Su quinta de Pacheco está contada una infinidad de veces. Técnicamente, porque Juana Molina apenas sale de ahí cuando no está de gira, pero, sobre todo, porque hablar del lugar es hacerlo de ella. Y hoy su pelo y su jardín están igualmente crecidos. Juana camina lento, acompañada de seis perros canosos, y las mismas guillerminas que usa en recitales y entrevistas por televisión se hunden en el pasto verde oscuro. Lleva su beige habitual: pollera y remera; una faja del mismo tono le presiona las costillas. Hace dos meses, en un accidente en bicicleta del que sólo dice “una estupidez”, se quebró cuatro. ¿Un obstáculo o una señal?, se preguntó, ya que justo había entregado a Crammed, un sello belga, su último disco. Juana prefiere leer todo como señales y Wed 21 tuvo que postergar los ensayos, pero llegó a bateas –acá lo editó Sony hace unas semanas–, con una premonitoria momia azul como imagen de portada.
Hace 20 años que Juana vive en esa casa que heredó de sus abuelos, donde todo, desde los cacharros de la cocina hasta la última rama que hace sombra a la pileta, parece obra del paso del tiempo. El tilo por florecer, una hilera de calas impecables, un cactus de la altura de una persona, otros en macetas, y los pájaros, tan nítidos que es como estar adentro de una canción suya. Al respecto, el estudio –de las visibles, la habitación más grande– mira todo eso a través de sus ventanales. Así es la naturaleza de Juana.

──────────────────────────────

## OBJETIVO DEL EJERCICIO
Por favor, devuelve sin cambios el fragmento del texto sobre la quinta de Juana Molina que empieza con las palabras que contienen "Hace 20 años" y termina con "naturaleza de Juana.".

## DATOS PROPORCIONADOS
──────────────────────────────

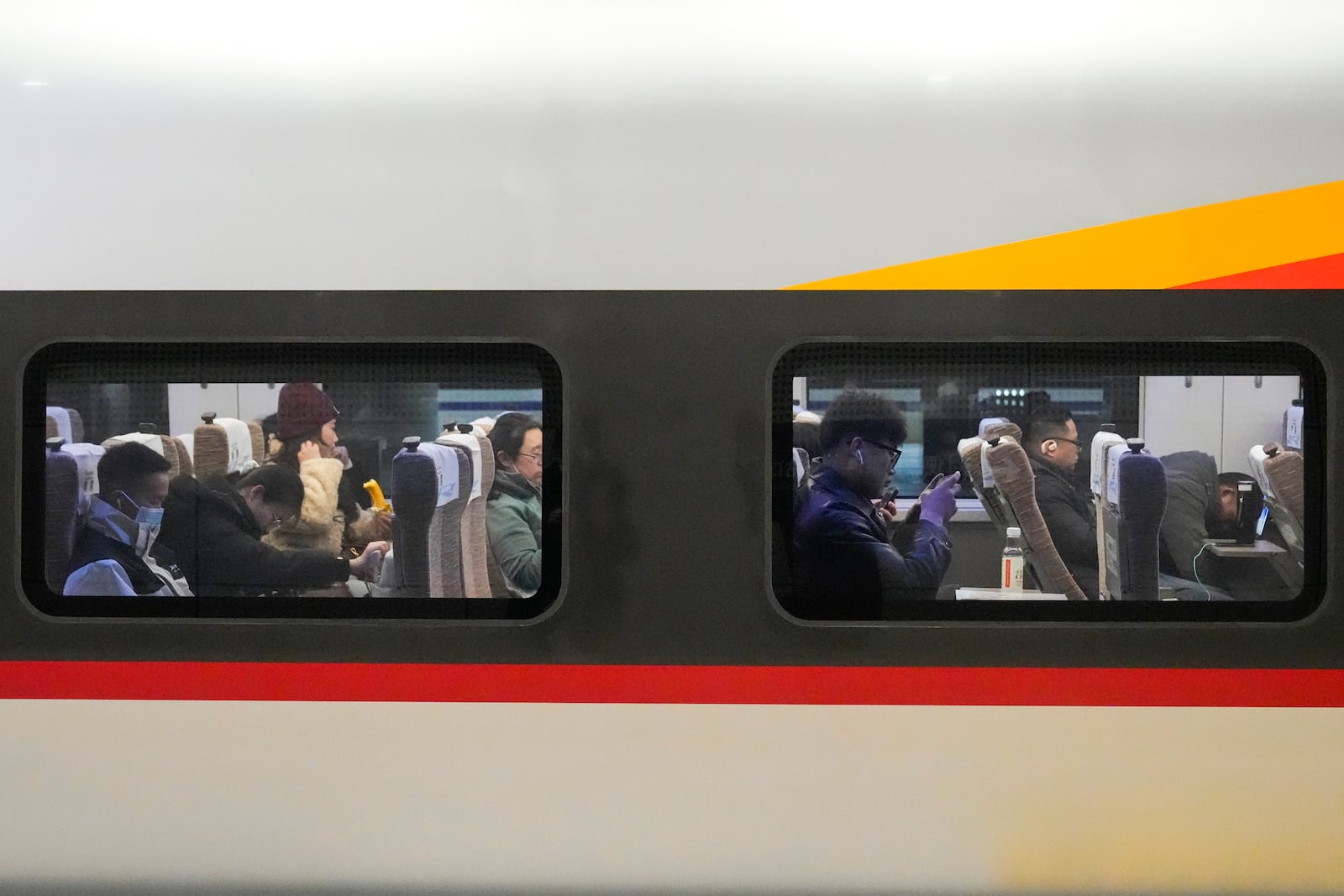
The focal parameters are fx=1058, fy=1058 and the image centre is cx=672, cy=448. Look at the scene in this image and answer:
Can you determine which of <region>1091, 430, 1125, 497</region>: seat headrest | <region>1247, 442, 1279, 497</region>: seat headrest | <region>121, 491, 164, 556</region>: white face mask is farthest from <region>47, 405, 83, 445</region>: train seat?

──────────────────────────────

## LA RESPUESTA
Hace 20 años que Juana vive en esa casa que heredó de sus abuelos, donde todo, desde los cacharros de la cocina hasta la última rama que hace sombra a la pileta, parece obra del paso del tiempo. El tilo por florecer, una hilera de calas impecables, un cactus de la altura de una persona, otros en macetas, y los pájaros, tan nítidos que es como estar adentro de una canción suya. Al respecto, el estudio –de las visibles, la habitación más grande– mira todo eso a través de sus ventanales. Así es la naturaleza de Juana.